Hacker News new | ask | show | jobs
by ttul 1062 days ago
The key differences between multi-head attention in Transformers and the proposed multi-scale retention (MSR) in RetNets are:

- Retention replaces the softmax in attention with an exponential decay along the sequence dimension. This allows formulating retention in a recurrent form for efficient O(1) inference.

- Retention heads use different decay rates (gamma values) for multi-scale modeling. Attention heads use the same softmax.

- Retention outputs are normalized per-head with GroupNorm before concatenation. Attention uses LayerNorm on the concatenated output.

- Retention can be computed in parallel, recurrent, or chunkwise recurrent modes. Attention is only parallel.

- The recurrent form enables RetNets to summarize long previous context into a fixed-size state during inference. Attention recomputes on the full context each step.
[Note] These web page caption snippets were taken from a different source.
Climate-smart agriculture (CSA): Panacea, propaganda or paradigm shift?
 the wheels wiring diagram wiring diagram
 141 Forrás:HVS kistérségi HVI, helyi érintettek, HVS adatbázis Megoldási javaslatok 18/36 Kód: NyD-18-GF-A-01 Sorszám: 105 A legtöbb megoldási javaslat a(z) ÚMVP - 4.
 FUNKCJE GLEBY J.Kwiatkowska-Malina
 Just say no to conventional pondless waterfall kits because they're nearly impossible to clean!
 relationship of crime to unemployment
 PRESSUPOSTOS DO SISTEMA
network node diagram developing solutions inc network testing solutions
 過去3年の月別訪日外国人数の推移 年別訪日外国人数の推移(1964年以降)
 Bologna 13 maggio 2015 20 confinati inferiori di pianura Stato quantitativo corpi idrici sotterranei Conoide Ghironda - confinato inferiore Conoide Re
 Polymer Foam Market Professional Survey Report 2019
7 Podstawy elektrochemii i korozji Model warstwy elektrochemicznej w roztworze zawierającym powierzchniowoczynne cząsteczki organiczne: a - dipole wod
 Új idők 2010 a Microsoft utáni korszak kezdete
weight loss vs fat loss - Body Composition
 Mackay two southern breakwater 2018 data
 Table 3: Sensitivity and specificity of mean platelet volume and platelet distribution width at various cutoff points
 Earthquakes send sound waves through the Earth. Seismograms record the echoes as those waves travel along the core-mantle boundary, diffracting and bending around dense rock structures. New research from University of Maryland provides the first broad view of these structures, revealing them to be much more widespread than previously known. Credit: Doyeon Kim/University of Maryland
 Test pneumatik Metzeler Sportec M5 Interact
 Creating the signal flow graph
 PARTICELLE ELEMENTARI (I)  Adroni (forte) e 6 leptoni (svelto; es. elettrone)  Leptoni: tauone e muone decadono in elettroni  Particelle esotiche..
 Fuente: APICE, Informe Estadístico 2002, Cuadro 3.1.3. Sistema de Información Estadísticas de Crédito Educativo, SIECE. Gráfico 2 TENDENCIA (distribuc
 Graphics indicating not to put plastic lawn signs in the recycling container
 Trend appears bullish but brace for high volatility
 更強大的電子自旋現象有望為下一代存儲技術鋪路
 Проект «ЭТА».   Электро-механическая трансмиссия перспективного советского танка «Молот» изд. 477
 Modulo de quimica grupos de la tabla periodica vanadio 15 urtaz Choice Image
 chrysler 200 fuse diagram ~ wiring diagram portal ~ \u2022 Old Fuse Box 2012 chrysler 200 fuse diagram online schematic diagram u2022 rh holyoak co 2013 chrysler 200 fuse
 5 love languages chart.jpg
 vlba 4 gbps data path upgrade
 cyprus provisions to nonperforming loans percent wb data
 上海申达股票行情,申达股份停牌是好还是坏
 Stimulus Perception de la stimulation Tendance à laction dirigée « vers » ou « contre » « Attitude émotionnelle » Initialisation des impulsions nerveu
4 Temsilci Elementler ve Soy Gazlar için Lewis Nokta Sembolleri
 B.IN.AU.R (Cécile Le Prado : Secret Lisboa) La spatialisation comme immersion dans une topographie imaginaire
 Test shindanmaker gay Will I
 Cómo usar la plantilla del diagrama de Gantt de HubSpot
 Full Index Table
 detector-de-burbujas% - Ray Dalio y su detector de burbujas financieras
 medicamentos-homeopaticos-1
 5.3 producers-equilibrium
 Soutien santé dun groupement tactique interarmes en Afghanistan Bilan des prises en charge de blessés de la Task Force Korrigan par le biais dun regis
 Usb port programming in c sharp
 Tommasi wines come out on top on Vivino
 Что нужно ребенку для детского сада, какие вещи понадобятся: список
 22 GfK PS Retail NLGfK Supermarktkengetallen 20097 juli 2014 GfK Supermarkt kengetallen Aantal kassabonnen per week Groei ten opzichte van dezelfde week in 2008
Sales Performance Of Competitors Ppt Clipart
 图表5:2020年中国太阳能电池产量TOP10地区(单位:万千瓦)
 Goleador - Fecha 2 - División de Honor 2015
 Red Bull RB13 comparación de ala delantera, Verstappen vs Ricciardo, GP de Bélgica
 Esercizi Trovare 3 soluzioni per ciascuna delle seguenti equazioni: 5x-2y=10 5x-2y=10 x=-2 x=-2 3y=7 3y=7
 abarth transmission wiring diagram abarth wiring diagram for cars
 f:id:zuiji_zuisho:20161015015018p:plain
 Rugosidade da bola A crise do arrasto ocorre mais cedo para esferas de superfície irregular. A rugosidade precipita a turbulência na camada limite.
- So in summary, retention adapts attention to enable recurrent modeling and multi-scale decays. This provides efficiency benefits and competitive performance to Transformers.

1 comments

With transformer models, it’s common to put instructions and system messages at the beginning of the input. But with this decay, the beginning of the input would always have the sparsest attention, right? Maybe the instructions should be moved to the end. But then again if it’s recurrent, you might want to prime it with a description of the task.
Hypothetically, fine tuned transformer networks would learn to attend more to the beginning and end of the sequence since that is where the instructions typically are. And lo and behold a recent paper demonstrated this to be true.